Bordeaux Dinner at Sunset Marquis

The famed Sunset Marquis is a beautiful Mediterranean-style all-suite hotel in the heart of West Hollywood. It’s known as a favorite for musicians, record execs, and celebs alike for it’s first class amenities and secluded nature. Musicians can go directly from laying down some vocal tracks in the recording studio located in the basement, to downing some Jack Daniels at the bar.

I had only previously been to the Sunset Marquis one time in the late nineties. In typical Hollywood fashion, I met with some music friends who where there to meet up with a possible record investor at the Whiskey Bar (now called Bar 1200). And like a true Hollywood story, he died of a cocaine overdose several years later, but that’s another story. I had never made it any further than the bar, until this past weekend, when I attended a Bordeaux dinner at the Restaurant inside the hotel.

I got the invite from a friend and Sommelier at Regency Wines for the dinner. Regency Wines is an importer and distributor of fine wines here in Los Angeles. They also host events occasionally, and this one was a special one indeed. A five-course meal, each course paired with Bordeaux from Chateau Lagrange, Chateau Rauzen-Segla, and Chateau Canon, prepared for us by Chef Guillaume Burlion.

The Restaurant is beautiful, a garden oasis in the middle of a concrete jungle. The outdoor bar is perfect for a pre-dinner cocktail, and most everyone is eating outside on this warm spring evening. We’ve got the entire indoor seating area to ourselves, but the large glass doors in the dining room opened up to the patio, letting a cool breeze into the room as we’re served our first course. To start off, a glass of white Bordeaux 07 Les Arums de Lagrange. It’s served with a sautéed langoustine with foie gras over a petite herb salad. I’ve never had a white Bordeaux before and it’s really quite nice. The wine was light and refreshing, not too sweet or dry. The langoustine and foie gras were delicious and paired well with the wine.

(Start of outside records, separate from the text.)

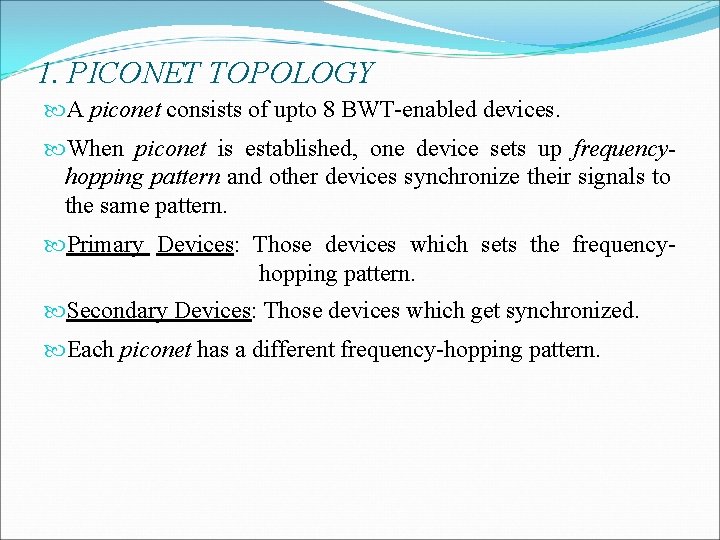 1. PICONET TOPOLOGY

A piconet consists of upto 8 BWT-enabled devices.

When piconet is established, one device sets up frequency-hopping pattern and other devices synchronize their signals to the same pattern.

Primary Devices: Those devices which sets the frequency-hopping pattern.

Secondary Devices: Those devices which get synchronized.

Each piconet has a different frequency-hopping pattern.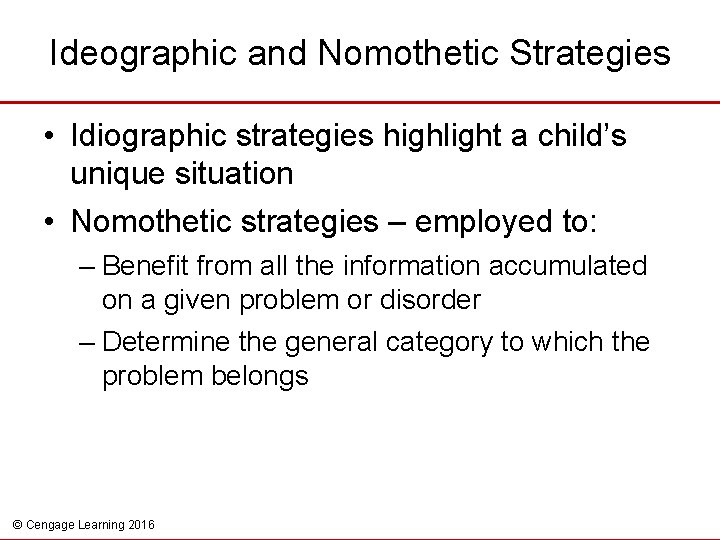 Ideographic and Nomothetic Strategies

• Idiographic strategies highlight a child's unique situation

• Nomothetic strategies – employed to:

– Benefit from all the information accumulated on a given problem or disorder

– Determine the general category to which the problem belongs

© Cengage Learning 2016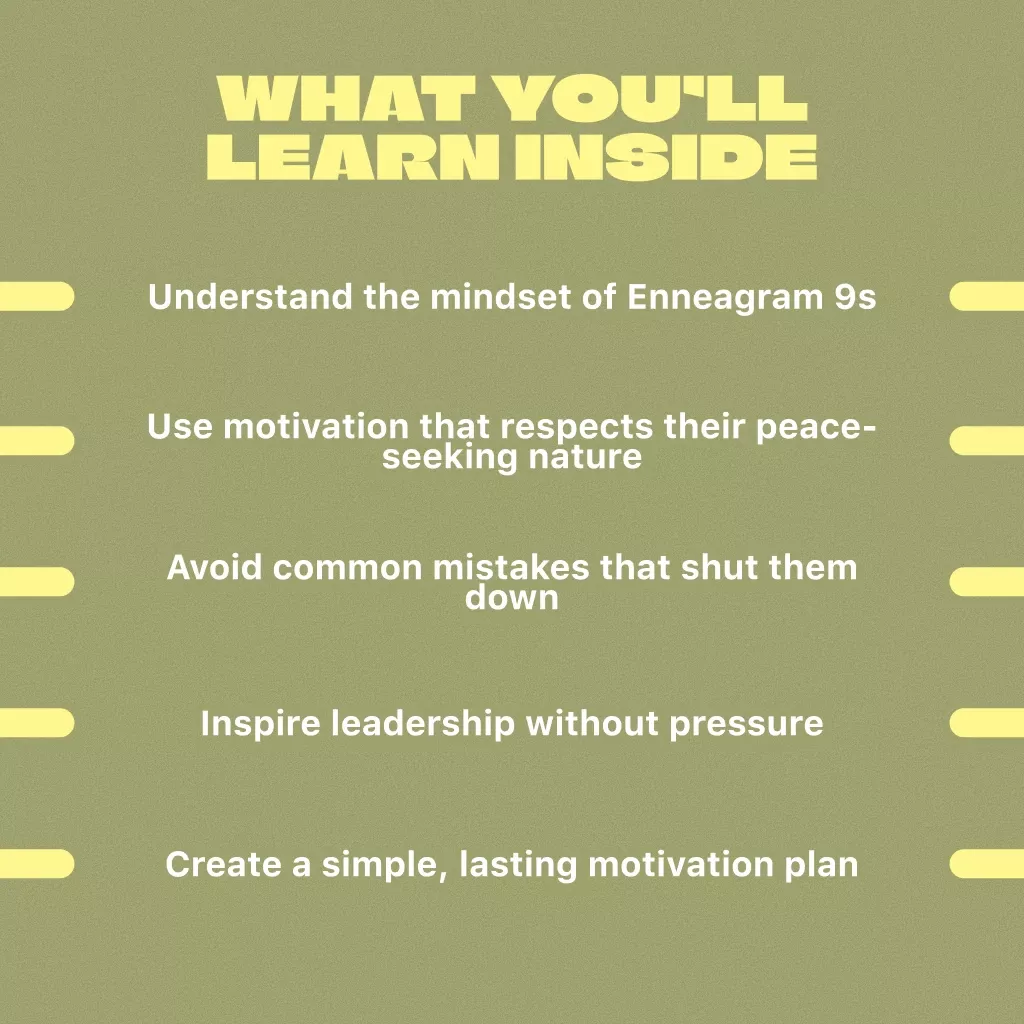 WHAT YOU'LL LEARN INSIDE

Understand the mindset of Enneagram 9s

Use motivation that respects their peace-seeking nature

Avoid common mistakes that shut them down

Inspire leadership without pressure

Create a simple, lasting motivation plan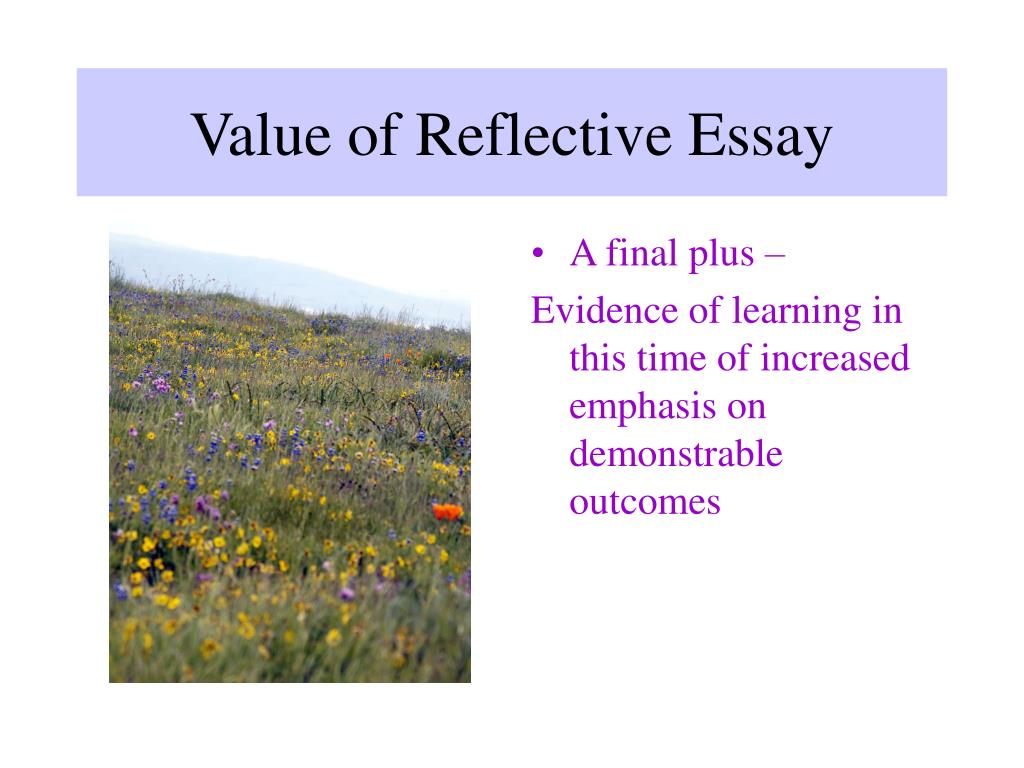 Value of Reflective Essay

• A final plus –

Evidence of learning in this time of increased emphasis on demonstrable outcomes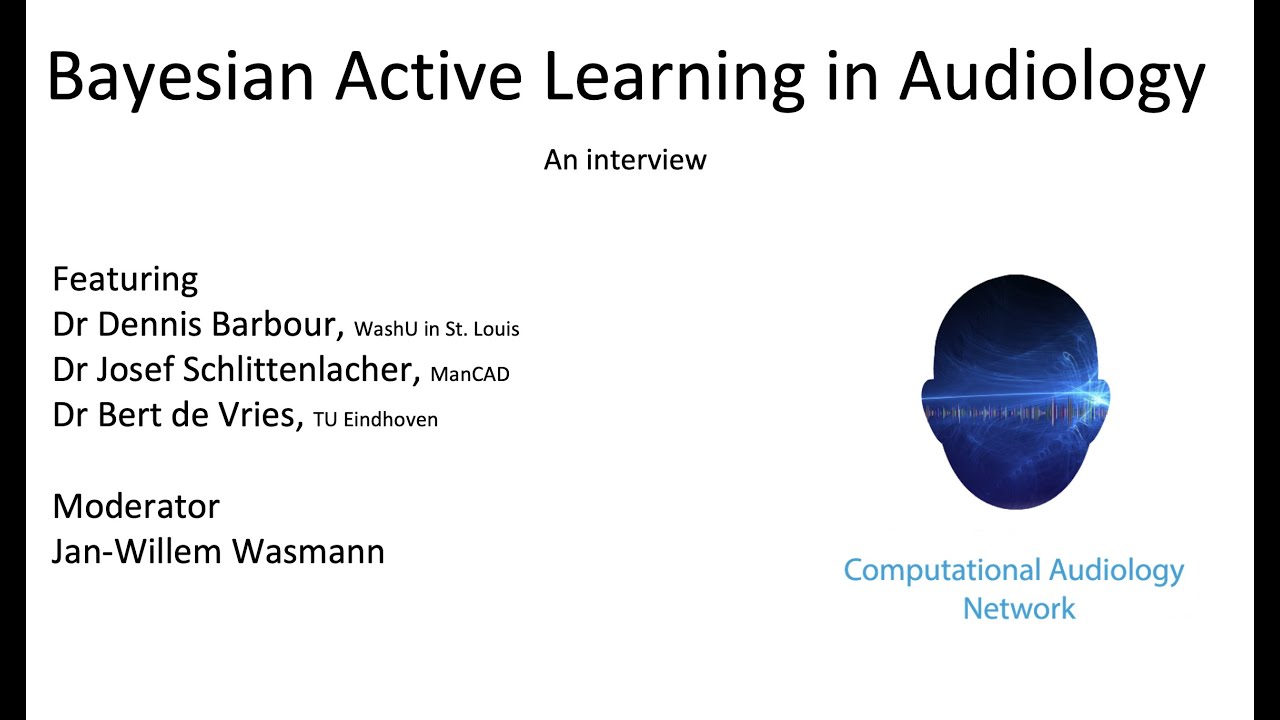 Bayesian Active Learning in Audiology

An interview

Featuring
Dr Dennis Barbour, WashU in St. Louis
Dr Josef Schlittenlacher, ManCAD
Dr Bert de Vries, TU Eindhoven

Moderator
Jan-Willem Wasmann

Computational Audiology Network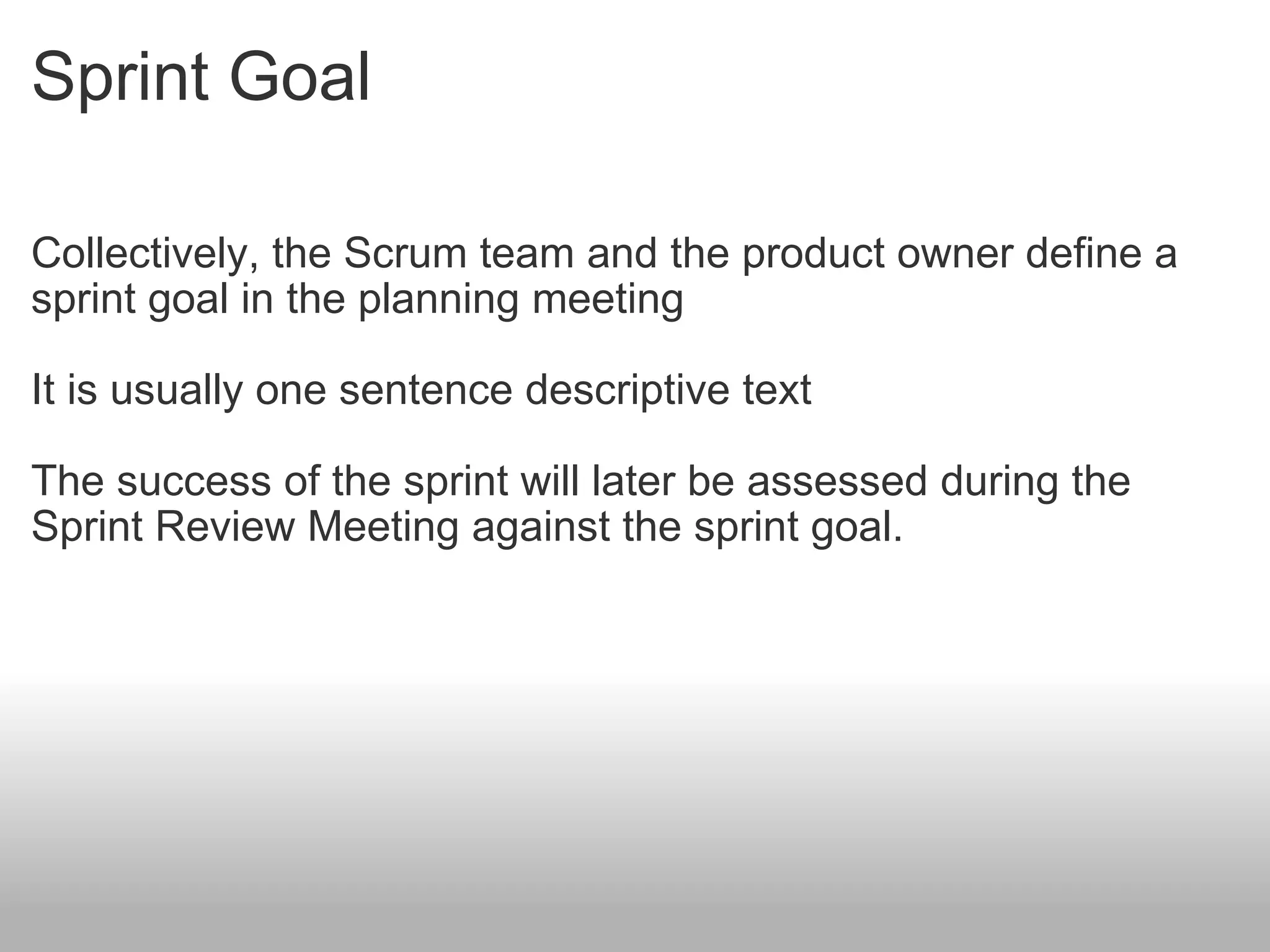 Sprint Goal

Collectively, the Scrum team and the product owner define a sprint goal in the planning meeting

It is usually one sentence descriptive text

The success of the sprint will later be assessed during the Sprint Review Meeting against the sprint goal.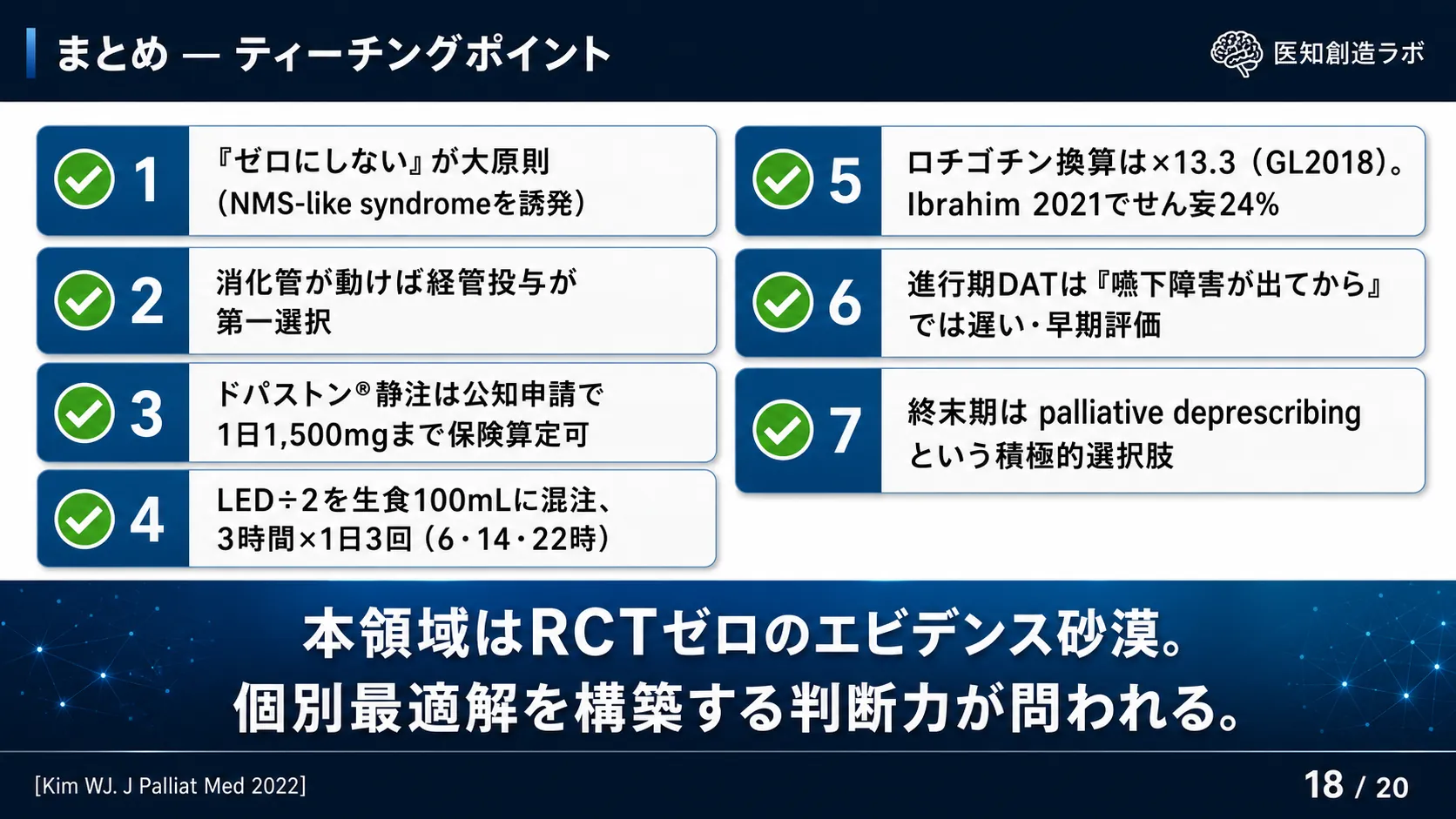 まとめ — ティーチングポイント

医知創造ラボ

1
『ゼロにしない』が大原則
（NMS-like syndromeを誘発）

2
消化管が動けば経管投与が第一選択

3
ドパストン®静注は公知申請で1日1,500mgまで保険算定可

4
LED÷2を生食100mLに混注、3時間×1日3回（6・14・22時）

5
ロチゴチン換算は×13.3（GL2018）。Ibrahim 2021でせん妄24%

6
進行期DATは『嚥下障害が出てから』では遅い・早期評価

7
終末期は palliative deprescribing という積極的選択肢

本領域はRCTゼロのエビデンス砂漠。
個別最適解を構築する判断力が問われる。

[Kim WJ. J Palliat Med 2022]

18 / 20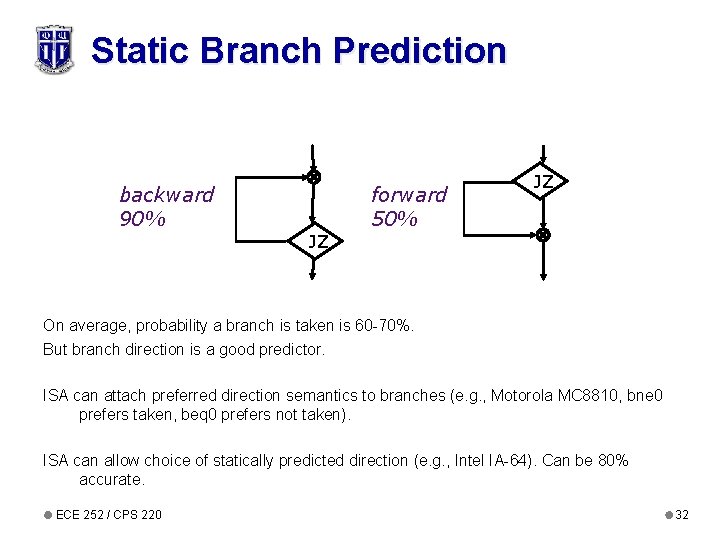 Static Branch Prediction

backward
90%

JZ

forward
50%

JZ

On average, probability a branch is taken is 60-70%.

But branch direction is a good predictor.

ISA can attach preferred direction semantics to branches (e.g., Motorola MC8810, bne0 prefers taken, beq0 prefers not taken).

ISA can allow choice of statically predicted direction (e.g., Intel IA-64). Can be 80% accurate.

ECE 252 / CPS 220

32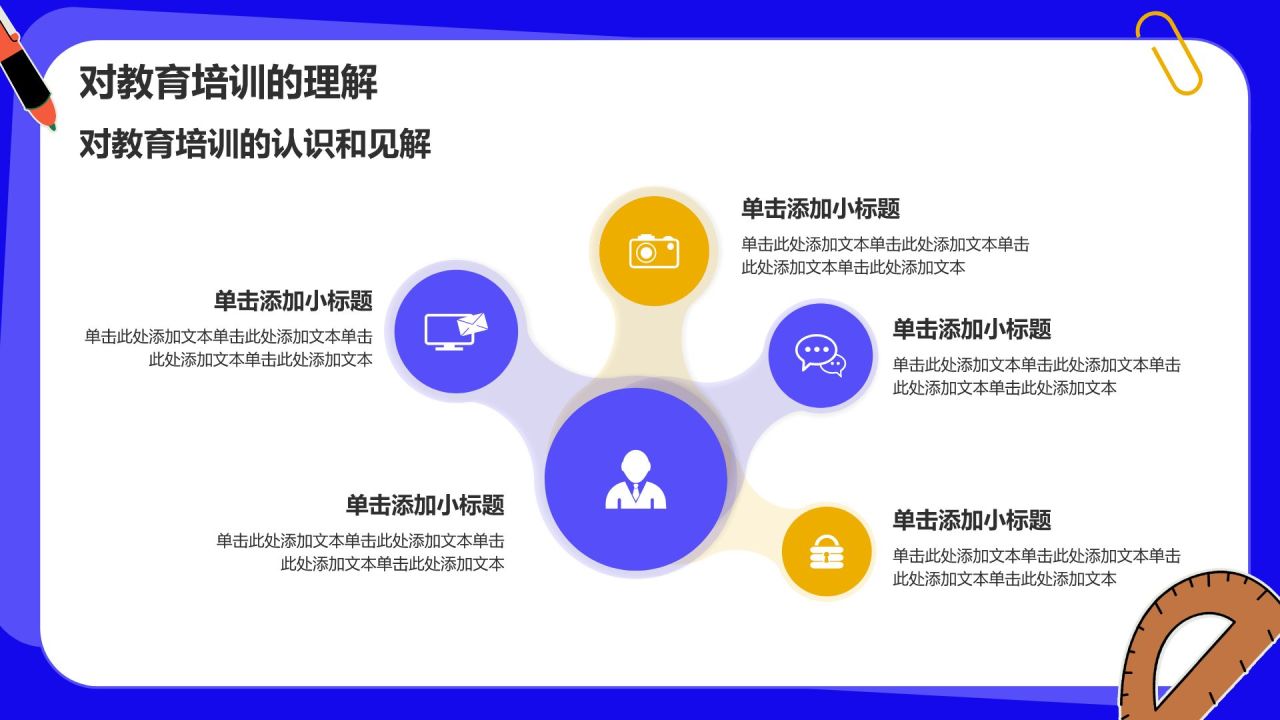 对教育培训的理解

对教育培训的认识和见解

单击添加小标题

单击此处添加文本单击此处添加文本单击此处添加文本单击此处添加文本

单击添加小标题

单击此处添加文本单击此处添加文本单击此处添加文本单击此处添加文本

单击添加小标题

单击此处添加文本单击此处添加文本单击此处添加文本单击此处添加文本

单击添加小标题

单击此处添加文本单击此处添加文本单击此处添加文本单击此处添加文本

单击添加小标题

单击此处添加文本单击此处添加文本单击此处添加文本单击此处添加文本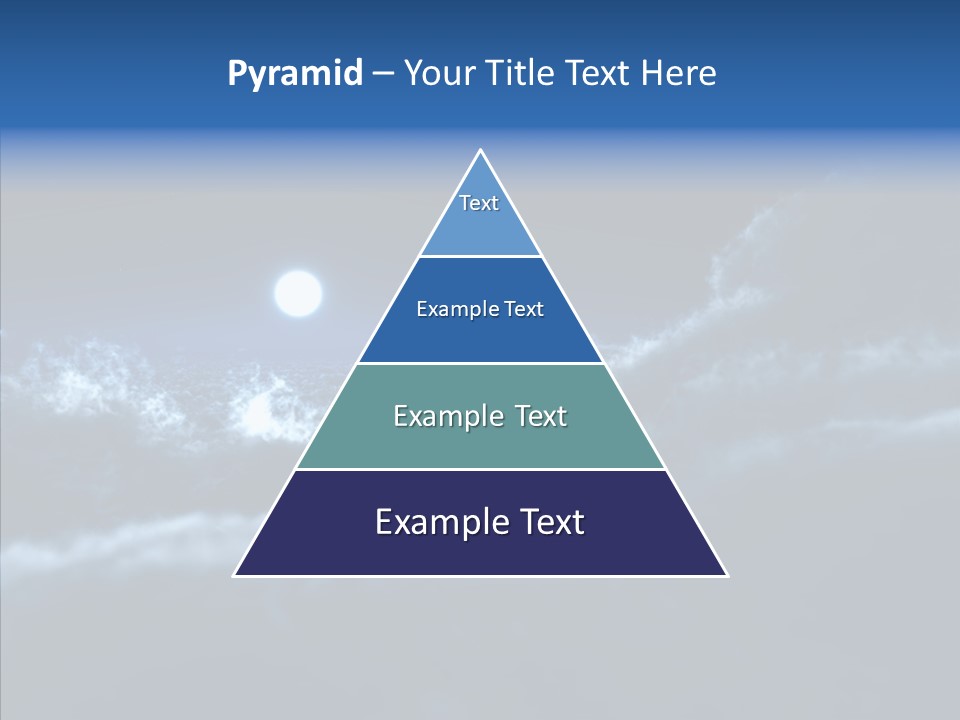 Pyramid – Your Title Text Here

Text

Example Text

Example Text

Example Text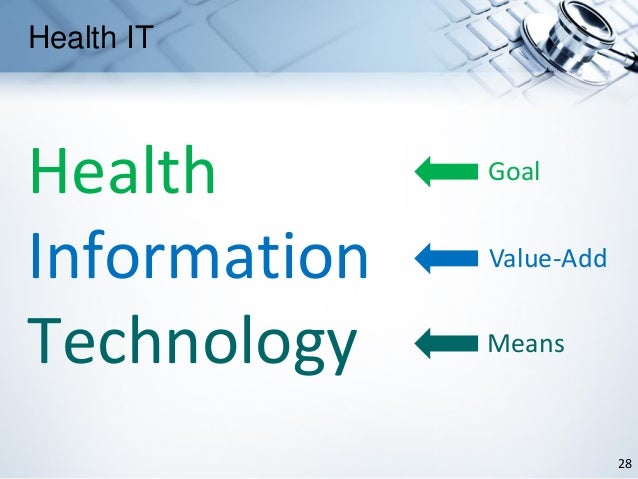 Health IT

Health Goal

Information Value-Add

Technology Means

28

The second course, and my favorite, was the morel crusted sea bass with a roasted garlic confit. The delicious mushrooms and mild garlic confit were simply heavenly on the tender sea bass. Paired with the fish were a 03 and 05 Chateau Rauzan Segla Bordeaux. That’s right, you heard correct, when we hit our second course they were pairing each dish with two different vintages of the same wine. We were able to taste and compare the different nuances of the different vintages.

Lucky for us, the wineries were there to help talk us through the complex differences of the wines. Some with mellower tannins due to extra years in the bottle, some more fruit forward because of weather the year the grapes were harvested. Or second course came with a Chateau Lagrange 95 and 01. It was paired with crispy suckling pig in potato crust in a fresh sage fumet. As good as this sounds, the dish itself was bland, a little mushy, and not crispy at all. It was too complicated, and I couldn’t’ tell what exactly I was eating.

The next dish, a filet of Canadian Elk was apparently hunted from a Helicopter. Unfairness aside, I guess it’s better than our typical slaughter houses where we buy most of our store bought beef from. It was paired with a 98 and 05 Chateau Canon. The elk was similar to buffalo, almost no marbled fat, slightly tough, but decadent and flavorful with the sea pike quenelles and a Bordeaux reduction sauce.

For dessert, a cannele de Bordeaux with crème anglaise served with a Tariquet Bas Armagnac dessert wine. The cannele was delicious, but not being much a dessert wine fan, and after consuming 7 other, very generous tastings, we opted out of the final glass of wine.